Он конечно же потащился за мной. А я, вдобавок ко всему, повернулась к нему спиной, и это стало моей очередной ошибкой. Он обнял меня сзади, ловко просунув руку под казенную куртку, и принялся больно тискать мою грудь. На шее я чувствовала его горячее дыхание. Изо всех сил я пыталась высвободиться, но безуспешно. Он становился все настойчивей в своих попытках овладеть мной. Однако мне все же удалось вырваться из его рук. Тяжело дыша, мы стояли друг напротив друга. Я приводила в порядок свою одежду, в любую минуту готовая дать деру.

– Ты что такая пугливая? Девица, что ли, или как? – спросил он. – У меня такой член, что любая останется довольной. Или ты любишь с бабами якшаться? Так бы сразу и сказала.

Не произнеся ни слова, я удалилась и, обойдя шкаф с книгами, вернулась на свое место за конторкой. Вслед за мной из-за стеллажей появился он и, не глядя в мою сторону, направился в дежурку.
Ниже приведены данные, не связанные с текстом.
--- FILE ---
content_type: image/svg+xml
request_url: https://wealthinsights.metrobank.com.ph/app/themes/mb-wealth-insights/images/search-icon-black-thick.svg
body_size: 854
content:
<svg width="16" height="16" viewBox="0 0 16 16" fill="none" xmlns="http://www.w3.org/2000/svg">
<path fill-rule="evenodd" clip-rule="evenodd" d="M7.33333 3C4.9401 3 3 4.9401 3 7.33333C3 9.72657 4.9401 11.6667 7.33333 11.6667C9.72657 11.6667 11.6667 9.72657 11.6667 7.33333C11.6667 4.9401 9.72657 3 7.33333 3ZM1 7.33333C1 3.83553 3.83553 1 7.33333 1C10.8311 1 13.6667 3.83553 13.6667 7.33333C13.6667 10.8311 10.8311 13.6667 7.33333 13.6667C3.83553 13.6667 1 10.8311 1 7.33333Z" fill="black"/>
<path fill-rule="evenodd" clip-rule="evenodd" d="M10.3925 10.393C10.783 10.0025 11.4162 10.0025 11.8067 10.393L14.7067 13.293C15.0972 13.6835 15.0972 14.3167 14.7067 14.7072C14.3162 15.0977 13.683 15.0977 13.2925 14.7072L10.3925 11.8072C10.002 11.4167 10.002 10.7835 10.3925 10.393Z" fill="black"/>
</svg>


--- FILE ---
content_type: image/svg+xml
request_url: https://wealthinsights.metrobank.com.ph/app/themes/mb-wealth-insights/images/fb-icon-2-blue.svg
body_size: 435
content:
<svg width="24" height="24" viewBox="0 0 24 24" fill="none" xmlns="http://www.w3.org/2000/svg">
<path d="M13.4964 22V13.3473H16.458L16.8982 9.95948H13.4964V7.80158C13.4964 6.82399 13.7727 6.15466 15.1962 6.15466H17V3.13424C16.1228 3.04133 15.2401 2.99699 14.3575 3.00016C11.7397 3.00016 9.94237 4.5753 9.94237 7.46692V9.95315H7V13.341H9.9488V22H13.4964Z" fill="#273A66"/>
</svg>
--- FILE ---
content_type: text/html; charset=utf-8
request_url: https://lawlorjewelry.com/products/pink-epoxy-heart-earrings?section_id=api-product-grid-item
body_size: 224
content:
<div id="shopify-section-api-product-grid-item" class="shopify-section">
В одну из суббот мы с Агатой остались в камере одни. У Аферистки было свидание на всю ночь, Маску и Любовницу отпустили домой на выходные, пани Манко лежала в тюремном изоляторе с приступом холецистита. Наверное, ее все-таки отправят на операцию. Сидя в библиотеке, я с тревогой думала о той минуте, когда мне придется остаться с Агатой наедине. Я понимала, что из-за ее падения повториться случившееся уже не могло. Хотя бы потому, что теперь она знала, кто я такая. Когда я появилась в их камере, ей уже было известно, что я убила своего мужа. Но на нее произвело впечатление не убийство – этим здесь никого не удивишь, – а моя профессия литератора.

Учитывая определенную напряженность в наших отношениях, сейчас пребывание в камере с глазу на глаз нам обеим было ни к чему. Вернувшись из библиотеки, я сразу же забралась на свои нары и уткнулась в книжку. Потом пришла она и, вынув тетрадь, погрузилась в подсчеты длинных колонок цифр. Очевидно, проверяла счета, которые вела ее партнерша. Ужин мы ели в полном молчании. Спустя некоторое время я увидела, как она открыла свою тумбочку и протянула мне какой-то снимок. На фотографии был изображен маленький мальчик в синем костюмчике. Он напряженно глядел в объектив фотоаппарата.

– Симпатичный мальчуган, – сказала я.

– Сын, – коротко бросила она, продолжая жевать бутерброд с паштетом.

Агата ни копейки не тратила на себя из заработанных контрабандой денег. Маска ее даже как-то поддела: мол, деньги в чулок складываешь, а ешь только казенный харч, никого никогда ничем не угостишь. Агата в ответ буркнула, что откладывает на черный день. Я еще тогда подумала, что если кто-то копит на черный день, значит, он уже пришел.